## [Trecho citado]
==========

As críticas, entretanto, se centram na pouca especificidade do texto. “O conteúdo não tem muito peso em termos práticos. Por enquanto há muita retórica, mas pouco sobre o que significa. Não tem muita informação sobre os passos concretos que os Governos precisam aplicar”, diz Billy Kyte, da Global Witness. O chefe de campanhas de defesa da terra e do meio ambiente da ONG afirma que se trata de “um marco”, mas mantém uma postura cautelosa diante da assinatura do tratado porque, segundo ele, sua eficácia dependerá da vontade dos países para cumprir o pactuado.

O acordo, fruto de negociações feitas na Costa Rica em março, se apoia em questões relativas à área do meio ambiente que incluem o compromisso dos Governos de facilitar a suas populações o acesso à informação pública e a garantir o acesso à justiça através da criação de órgãos especializados na matéria. Além disso, o tratado compromete as nações a estabelecer mecanismos à participação pública na tomada de decisões e promover entornos seguros aos defensores do meio ambiente. Nesse último ponto são incluídos direitos básicos como o “direito à vida, integridade pessoal, liberdade de opinião, direito de reunião e associação pacíficas e direito a circular livremente”.

Gustavo Alanís, diretor do Centro Mexicano de Direto Ambiental, diz que é importante que a sociedade civil comprove que a implementação seja efetiva para que não se torne “puro show e pura cortina de fumaça”. “É importante que os Estados que o assinarem tenham claro que é preciso ter institucionalidade, orçamentos e vontade política. Se o fizerem somente por aparência, poderão pagar um alto custo porque ficarão malvistos pela comunidade internacional”, diz.

“Para nós é importante que essa ferramenta exista e seja reconhecida internacionalmente. Não garante, entretanto, que a situação mude da noite para o dia. Se as autoridades não forem pressionadas, as coisas não mudarão apesar da assinatura desse acordo”, diz Violeta Valdés, secretária técnica do Centro de Direitos Humanos Antonio Esteban, organização que leva o nome do ambientalista indígena mexicano assassinado em 2014.

Outro dos questionamentos feitos ao texto de Escazú é o artigo que garante o aceso à justiça. Ponto controverso aos países assinantes, onde o nível de impunidade é altíssimo. “Assinamos muitos tratados e muitos convênios. A maioria das ferramentas ao acesso à justiça existe, mas está mal aplicada porque não há vontade política por parte das autoridades”, diz Sandino Rivero, advogado responsável pela defesa dos processos dos ativistas Antonio Esteban e Manuel Gaspar, ativista assassinado em maio em Puebla (México).

Bárcena, da CEPAL, afirma que dessa vez a situação é diferente porque se trata de um acordo vinculante, o que colocará mais pressão sobre os Governos para que formalizem o acertado. “Assim que os países se juntarem a ele e o ratificarem, há previsões para que existam sanções e autoridades internacionais que posam agir contra os Estados que não o cumprirem”, diz.

==========

## [Trechos dos registros]
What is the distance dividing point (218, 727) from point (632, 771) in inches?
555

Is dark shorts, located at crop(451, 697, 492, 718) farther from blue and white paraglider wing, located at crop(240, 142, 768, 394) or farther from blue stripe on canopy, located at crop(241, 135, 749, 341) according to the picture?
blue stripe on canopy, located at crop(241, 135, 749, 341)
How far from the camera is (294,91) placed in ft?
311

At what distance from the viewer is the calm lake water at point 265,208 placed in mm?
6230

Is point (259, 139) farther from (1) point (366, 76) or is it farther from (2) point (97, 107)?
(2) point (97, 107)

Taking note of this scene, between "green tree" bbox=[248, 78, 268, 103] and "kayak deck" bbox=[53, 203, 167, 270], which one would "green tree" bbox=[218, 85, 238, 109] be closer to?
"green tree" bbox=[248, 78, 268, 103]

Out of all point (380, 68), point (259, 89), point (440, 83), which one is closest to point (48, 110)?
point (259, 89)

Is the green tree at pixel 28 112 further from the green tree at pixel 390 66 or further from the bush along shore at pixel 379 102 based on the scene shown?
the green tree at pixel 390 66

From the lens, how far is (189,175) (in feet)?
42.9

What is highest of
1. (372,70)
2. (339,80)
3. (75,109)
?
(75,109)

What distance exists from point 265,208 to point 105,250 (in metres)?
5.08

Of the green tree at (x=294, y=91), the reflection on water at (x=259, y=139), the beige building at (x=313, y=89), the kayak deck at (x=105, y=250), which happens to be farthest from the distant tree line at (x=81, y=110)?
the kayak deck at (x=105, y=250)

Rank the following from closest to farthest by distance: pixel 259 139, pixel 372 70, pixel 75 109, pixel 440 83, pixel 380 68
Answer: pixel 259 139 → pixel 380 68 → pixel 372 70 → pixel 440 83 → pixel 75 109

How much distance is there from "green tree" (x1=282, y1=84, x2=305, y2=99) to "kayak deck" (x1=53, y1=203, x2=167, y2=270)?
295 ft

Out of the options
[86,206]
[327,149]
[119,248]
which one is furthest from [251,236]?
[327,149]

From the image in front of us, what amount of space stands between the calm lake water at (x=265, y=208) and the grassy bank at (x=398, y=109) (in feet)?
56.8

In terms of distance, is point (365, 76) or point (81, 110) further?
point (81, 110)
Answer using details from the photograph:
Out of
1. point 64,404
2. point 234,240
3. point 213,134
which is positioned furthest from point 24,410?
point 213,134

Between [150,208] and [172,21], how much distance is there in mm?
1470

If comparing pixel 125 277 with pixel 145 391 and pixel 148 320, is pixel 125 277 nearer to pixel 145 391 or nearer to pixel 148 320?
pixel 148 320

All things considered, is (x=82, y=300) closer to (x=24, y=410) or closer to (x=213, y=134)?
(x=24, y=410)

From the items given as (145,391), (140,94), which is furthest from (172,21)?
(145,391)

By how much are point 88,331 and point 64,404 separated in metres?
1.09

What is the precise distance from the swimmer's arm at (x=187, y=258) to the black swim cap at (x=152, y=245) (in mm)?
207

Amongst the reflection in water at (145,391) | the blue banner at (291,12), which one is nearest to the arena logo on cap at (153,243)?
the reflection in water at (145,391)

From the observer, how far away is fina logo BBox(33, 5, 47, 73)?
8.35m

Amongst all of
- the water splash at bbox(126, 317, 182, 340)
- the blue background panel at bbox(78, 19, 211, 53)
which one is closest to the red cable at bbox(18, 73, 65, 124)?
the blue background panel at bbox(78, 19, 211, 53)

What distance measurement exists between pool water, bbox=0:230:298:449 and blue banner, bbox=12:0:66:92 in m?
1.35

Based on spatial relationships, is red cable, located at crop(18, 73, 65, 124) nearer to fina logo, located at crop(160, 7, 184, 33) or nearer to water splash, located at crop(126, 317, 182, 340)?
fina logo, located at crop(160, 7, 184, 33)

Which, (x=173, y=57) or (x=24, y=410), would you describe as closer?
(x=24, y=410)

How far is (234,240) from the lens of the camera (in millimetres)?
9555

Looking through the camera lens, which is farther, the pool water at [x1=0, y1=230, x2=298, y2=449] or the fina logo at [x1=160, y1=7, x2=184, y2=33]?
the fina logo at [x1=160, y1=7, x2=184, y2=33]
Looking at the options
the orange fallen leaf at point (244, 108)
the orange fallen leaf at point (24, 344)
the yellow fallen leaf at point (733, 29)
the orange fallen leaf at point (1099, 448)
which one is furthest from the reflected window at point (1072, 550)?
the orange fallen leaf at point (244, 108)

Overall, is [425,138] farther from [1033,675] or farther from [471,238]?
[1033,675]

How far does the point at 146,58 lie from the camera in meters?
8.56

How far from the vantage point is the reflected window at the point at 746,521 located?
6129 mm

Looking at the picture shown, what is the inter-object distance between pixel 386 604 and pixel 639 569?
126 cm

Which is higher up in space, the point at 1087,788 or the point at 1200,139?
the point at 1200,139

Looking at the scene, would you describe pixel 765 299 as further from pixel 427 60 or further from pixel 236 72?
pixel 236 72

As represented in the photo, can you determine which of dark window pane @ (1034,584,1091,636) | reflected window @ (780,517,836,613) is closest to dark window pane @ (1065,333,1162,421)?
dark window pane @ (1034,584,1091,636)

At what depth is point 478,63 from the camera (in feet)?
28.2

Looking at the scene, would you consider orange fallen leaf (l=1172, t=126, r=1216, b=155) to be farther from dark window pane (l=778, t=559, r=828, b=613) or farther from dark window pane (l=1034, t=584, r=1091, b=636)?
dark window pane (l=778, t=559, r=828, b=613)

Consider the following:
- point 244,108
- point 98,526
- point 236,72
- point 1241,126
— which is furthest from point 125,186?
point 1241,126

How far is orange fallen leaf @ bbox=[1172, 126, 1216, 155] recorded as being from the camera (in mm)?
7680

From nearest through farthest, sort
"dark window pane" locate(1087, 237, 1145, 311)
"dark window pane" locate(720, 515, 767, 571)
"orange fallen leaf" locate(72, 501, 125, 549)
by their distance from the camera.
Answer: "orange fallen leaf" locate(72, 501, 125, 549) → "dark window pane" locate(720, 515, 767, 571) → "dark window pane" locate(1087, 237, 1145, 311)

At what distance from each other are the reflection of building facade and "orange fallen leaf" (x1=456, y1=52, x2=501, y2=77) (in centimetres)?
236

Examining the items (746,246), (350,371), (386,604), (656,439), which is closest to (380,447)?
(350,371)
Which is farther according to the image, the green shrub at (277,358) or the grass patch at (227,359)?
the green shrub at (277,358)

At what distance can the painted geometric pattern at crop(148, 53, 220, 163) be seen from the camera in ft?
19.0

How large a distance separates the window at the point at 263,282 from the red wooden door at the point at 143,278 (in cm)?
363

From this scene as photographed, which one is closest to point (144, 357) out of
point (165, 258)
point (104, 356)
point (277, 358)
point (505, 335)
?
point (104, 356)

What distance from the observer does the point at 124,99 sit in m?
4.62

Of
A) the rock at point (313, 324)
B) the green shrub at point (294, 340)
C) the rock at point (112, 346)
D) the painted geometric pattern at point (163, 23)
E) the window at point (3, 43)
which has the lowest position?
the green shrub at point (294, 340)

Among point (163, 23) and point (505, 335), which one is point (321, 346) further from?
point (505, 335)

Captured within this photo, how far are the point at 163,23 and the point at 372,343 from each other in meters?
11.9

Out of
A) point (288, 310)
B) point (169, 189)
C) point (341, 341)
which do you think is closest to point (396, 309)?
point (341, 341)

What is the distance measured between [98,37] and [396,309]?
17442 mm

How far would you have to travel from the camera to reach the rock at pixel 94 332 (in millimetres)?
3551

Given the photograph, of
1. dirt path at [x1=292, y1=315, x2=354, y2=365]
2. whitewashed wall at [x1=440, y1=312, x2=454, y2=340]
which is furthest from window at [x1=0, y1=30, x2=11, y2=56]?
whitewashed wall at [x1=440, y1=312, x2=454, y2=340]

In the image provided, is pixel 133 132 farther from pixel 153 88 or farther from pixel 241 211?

==========

## [Descrição da tarefa]
Pode transcrever literalmente, do texto sobre o acordo de Escazú acima, o trecho que começa nas palavras com "Gustavo Alanís, diretor" e termina em "assassinado em 2014."?

## [Resposta à tarefa]
Gustavo Alanís, diretor do Centro Mexicano de Direto Ambiental, diz que é importante que a sociedade civil comprove que a implementação seja efetiva para que não se torne “puro show e pura cortina de fumaça”. “É importante que os Estados que o assinarem tenham claro que é preciso ter institucionalidade, orçamentos e vontade política. Se o fizerem somente por aparência, poderão pagar um alto custo porque ficarão malvistos pela comunidade internacional”, diz.

“Para nós é importante que essa ferramenta exista e seja reconhecida internacionalmente. Não garante, entretanto, que a situação mude da noite para o dia. Se as autoridades não forem pressionadas, as coisas não mudarão apesar da assinatura desse acordo”, diz Violeta Valdés, secretária técnica do Centro de Direitos Humanos Antonio Esteban, organização que leva o nome do ambientalista indígena mexicano assassinado em 2014.